SpaceX has successfully launched 60 more Starlink satellites to the lower earth orbit (LEO) in the Starlink v1.0 L19 mission (#Starlink19). Unfortunately this time the Falcon 9 rocket was not able to properly land on the ‘of course I still love you’ drone ship. SpaceX lost 1 rocket booster in the last 12 satellite launches.
The Falcon 9 liftoff from the Cape Canaveral Space Force Station was nothing less than perfect as we can witness in the official video released by SpaceX.
SpaceX also posted a video of the successful deployment of 60 Starlink satellites drifting away from the Falcon 9 seconds sage. This a great sight to look at, a video recorded from the spaceship itself.
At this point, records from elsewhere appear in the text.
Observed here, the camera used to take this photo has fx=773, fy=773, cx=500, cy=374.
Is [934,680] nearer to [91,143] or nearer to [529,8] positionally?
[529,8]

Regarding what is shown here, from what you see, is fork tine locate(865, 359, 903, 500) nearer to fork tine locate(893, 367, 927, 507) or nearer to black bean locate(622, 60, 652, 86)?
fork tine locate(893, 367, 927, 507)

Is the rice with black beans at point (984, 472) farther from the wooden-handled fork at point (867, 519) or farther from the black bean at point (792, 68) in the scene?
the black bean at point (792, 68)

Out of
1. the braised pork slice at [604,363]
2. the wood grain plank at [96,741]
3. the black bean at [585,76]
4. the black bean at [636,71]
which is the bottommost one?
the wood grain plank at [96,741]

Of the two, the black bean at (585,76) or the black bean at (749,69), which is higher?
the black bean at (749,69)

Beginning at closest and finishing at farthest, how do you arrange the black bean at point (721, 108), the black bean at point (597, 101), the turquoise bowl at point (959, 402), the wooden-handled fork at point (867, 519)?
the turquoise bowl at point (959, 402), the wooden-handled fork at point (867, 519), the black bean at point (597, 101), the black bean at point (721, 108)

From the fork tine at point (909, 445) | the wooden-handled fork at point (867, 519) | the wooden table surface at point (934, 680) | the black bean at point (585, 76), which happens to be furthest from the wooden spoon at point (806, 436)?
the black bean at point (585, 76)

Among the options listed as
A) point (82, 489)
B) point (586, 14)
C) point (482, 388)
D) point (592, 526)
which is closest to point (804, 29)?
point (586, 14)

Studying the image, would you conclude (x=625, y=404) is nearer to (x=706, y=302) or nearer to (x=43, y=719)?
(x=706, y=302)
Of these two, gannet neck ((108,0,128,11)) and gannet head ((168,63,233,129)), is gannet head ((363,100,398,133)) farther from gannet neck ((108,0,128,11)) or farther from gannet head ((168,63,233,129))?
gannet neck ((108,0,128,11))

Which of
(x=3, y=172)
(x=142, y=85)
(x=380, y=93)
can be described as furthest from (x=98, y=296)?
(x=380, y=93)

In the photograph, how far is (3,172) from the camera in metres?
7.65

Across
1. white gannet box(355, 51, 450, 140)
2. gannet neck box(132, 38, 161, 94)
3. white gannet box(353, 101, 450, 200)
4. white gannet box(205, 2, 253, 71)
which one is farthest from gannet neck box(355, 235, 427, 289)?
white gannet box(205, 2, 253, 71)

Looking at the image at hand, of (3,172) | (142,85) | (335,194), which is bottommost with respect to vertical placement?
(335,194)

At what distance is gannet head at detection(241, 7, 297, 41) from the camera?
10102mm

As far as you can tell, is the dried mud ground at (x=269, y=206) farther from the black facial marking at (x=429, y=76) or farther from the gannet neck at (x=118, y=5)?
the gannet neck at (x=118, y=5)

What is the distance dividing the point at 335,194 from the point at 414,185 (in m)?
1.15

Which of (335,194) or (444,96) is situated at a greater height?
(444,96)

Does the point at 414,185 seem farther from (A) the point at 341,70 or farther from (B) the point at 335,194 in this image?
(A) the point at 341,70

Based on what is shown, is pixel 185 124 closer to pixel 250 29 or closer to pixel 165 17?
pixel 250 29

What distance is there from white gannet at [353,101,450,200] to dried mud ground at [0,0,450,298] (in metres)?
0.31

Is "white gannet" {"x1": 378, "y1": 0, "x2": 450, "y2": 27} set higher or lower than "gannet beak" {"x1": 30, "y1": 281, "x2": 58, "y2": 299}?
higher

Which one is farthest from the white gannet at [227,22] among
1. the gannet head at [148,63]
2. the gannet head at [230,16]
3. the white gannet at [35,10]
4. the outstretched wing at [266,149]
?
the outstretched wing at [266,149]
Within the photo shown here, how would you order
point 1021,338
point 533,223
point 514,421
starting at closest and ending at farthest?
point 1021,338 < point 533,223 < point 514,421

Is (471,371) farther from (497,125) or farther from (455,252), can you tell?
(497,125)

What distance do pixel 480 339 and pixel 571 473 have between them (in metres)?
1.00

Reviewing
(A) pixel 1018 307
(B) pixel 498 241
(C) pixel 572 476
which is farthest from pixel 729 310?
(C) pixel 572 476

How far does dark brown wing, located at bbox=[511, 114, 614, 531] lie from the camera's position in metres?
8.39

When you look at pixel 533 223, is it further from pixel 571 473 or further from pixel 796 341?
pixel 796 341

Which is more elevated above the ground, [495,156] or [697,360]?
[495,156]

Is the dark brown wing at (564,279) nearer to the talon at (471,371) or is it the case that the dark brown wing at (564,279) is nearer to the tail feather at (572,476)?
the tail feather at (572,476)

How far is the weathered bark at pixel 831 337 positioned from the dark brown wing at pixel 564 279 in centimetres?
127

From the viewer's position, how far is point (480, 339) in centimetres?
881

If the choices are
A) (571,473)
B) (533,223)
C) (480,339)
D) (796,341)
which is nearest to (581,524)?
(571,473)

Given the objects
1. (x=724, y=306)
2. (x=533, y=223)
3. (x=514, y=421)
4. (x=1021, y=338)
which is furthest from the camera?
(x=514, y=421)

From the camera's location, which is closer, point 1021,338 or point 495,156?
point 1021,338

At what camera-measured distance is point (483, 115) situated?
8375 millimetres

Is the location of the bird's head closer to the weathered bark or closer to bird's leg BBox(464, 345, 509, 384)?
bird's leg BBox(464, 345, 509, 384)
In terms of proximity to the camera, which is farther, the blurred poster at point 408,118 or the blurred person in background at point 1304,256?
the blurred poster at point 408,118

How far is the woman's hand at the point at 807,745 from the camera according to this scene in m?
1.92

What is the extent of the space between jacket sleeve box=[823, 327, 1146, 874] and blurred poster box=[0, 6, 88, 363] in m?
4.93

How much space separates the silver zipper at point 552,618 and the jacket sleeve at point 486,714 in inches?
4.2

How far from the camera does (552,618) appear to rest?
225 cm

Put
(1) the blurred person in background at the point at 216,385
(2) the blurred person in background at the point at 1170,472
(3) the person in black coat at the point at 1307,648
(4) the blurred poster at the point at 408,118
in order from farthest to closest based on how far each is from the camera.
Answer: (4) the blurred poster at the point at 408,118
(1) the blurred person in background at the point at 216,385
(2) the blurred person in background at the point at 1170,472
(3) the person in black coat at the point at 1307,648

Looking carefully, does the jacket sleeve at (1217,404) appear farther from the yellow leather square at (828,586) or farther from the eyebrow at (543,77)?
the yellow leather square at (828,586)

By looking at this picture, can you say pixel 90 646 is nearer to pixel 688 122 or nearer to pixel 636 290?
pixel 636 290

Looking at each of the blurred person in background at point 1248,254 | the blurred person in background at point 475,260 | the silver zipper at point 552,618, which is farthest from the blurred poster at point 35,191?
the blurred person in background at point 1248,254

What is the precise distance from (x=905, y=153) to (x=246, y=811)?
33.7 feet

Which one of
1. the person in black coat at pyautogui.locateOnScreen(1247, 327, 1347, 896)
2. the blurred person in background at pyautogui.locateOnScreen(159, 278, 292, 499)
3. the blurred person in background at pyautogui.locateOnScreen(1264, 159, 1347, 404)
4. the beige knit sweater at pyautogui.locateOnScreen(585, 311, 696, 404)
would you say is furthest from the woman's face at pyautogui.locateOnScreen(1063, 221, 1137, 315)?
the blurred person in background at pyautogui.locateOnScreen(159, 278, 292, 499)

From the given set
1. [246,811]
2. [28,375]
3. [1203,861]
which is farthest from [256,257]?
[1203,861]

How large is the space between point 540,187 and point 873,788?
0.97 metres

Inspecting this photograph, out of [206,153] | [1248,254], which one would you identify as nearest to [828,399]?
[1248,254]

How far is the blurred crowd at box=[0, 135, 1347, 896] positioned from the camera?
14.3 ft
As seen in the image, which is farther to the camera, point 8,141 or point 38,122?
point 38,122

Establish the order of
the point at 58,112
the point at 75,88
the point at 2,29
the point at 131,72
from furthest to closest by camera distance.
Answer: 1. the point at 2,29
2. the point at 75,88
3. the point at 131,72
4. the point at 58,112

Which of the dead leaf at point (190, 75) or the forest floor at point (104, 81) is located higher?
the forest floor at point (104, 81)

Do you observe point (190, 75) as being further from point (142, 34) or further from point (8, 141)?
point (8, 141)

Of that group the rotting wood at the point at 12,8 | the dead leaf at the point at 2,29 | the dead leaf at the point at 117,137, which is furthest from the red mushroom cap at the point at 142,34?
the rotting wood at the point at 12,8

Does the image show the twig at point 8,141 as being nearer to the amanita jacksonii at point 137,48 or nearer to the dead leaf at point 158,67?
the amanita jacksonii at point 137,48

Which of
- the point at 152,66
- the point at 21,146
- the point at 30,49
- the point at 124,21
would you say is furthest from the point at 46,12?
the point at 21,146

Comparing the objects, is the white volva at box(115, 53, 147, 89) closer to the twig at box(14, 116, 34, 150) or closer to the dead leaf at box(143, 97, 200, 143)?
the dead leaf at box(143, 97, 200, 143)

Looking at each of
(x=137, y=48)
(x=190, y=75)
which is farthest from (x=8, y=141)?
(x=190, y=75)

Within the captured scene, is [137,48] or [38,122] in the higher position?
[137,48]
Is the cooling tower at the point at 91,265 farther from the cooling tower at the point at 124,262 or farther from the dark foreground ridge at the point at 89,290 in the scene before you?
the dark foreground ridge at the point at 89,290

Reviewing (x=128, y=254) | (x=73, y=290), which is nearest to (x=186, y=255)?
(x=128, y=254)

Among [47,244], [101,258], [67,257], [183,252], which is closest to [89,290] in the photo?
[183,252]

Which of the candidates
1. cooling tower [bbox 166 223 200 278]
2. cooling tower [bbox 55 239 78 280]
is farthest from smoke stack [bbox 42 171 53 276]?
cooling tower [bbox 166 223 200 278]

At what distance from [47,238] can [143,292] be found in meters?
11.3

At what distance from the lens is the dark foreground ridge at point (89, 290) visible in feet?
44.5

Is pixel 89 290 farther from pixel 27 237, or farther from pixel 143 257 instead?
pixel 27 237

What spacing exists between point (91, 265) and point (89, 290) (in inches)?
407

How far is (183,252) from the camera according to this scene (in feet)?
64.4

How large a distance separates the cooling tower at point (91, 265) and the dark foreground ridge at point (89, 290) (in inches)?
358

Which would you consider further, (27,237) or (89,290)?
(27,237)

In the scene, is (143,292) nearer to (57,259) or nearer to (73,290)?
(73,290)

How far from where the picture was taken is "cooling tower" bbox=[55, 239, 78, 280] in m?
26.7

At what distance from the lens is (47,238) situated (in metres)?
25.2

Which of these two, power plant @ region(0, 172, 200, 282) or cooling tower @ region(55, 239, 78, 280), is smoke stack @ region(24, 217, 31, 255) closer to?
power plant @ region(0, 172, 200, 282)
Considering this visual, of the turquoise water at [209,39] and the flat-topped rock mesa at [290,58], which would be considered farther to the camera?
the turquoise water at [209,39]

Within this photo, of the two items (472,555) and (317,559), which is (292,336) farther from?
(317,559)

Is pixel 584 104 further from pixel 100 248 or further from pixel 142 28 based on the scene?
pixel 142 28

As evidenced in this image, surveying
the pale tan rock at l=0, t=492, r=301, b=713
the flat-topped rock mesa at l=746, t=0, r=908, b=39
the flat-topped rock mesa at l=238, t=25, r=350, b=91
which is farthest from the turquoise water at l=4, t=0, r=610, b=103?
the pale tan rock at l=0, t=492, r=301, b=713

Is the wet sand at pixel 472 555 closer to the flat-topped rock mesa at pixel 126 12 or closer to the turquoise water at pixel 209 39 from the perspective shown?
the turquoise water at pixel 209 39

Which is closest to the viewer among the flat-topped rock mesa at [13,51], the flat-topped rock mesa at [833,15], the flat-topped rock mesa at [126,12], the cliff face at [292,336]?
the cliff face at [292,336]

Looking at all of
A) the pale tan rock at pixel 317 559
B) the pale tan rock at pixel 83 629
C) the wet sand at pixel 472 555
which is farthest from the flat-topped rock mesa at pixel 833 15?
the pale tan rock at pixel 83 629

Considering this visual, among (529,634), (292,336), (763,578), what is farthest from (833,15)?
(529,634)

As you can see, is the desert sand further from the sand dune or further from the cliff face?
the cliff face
The Falcon 9 second stage deployed the Starlink satellites LEO after around T+ 1 hour into the mission. The 2nd stage has a single Merlin Vaccum (MVac) engine that ignites after the first stage separates from the fairing (2nd stage). According to SpaceX, at full power, the Merlin Vaccum engine operates at the greatest efficiency ever for an American-made hydrocarbon rocket engine.
One of the major contributors in inventing the Merlin engine and SpaceX founding engineer Tom Mueller has now retired from the space exploration company but he has left a great legacy behind.
This was the sixth mission for this specific Falcon 9 booster which is now lost due to the failed landing. This Falcon 9 rocket supported Dragon’s 19th and 20th cargo resupply missions to the International Space Station, SAOCOM 1B, NROL-108, and a Starlink mission.
SpaceX has recently upgraded its Starlink satellites with laser links but for now, only polar orbit Starlinks are laser-linked. The Starlink satellite constellation is aimed at providing high-speed low-latency internet service to even the most remote locations on our planet.
SpaceX live-streamed the entire launch and Starlink satellite deployment on YouTube to excite the space enthusiasts.